==== Records supplied ====
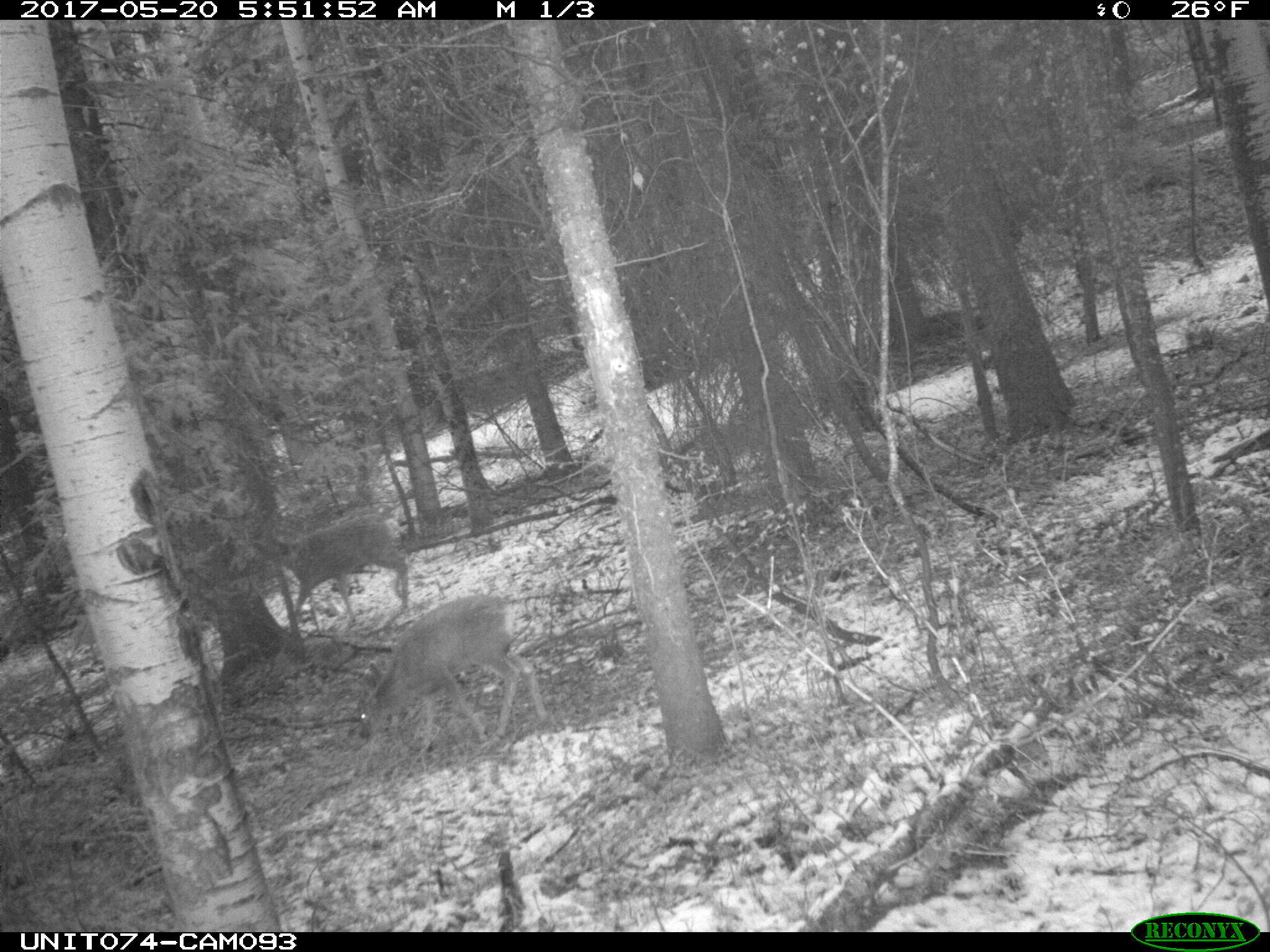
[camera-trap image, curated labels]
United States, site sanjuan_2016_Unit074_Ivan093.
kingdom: Animalia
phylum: Chordata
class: Mammalia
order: Artiodactyla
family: Cervidae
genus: Odocoileus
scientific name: Odocoileus hemionus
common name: mule deer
Odocoileus hemionus (mule deer).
====
* [Problem to work on] Without the pictures, output the full listing exactly as it stands.

* [Response]
[camera-trap image, curated labels]
United States, site sanjuan_2016_Unit074_Ivan093.
kingdom: Animalia
phylum: Chordata
class: Mammalia
order: Artiodactyla
family: Cervidae
genus: Odocoileus
scientific name: Odocoileus hemionus
common name: mule deer
Odocoileus hemionus (mule deer).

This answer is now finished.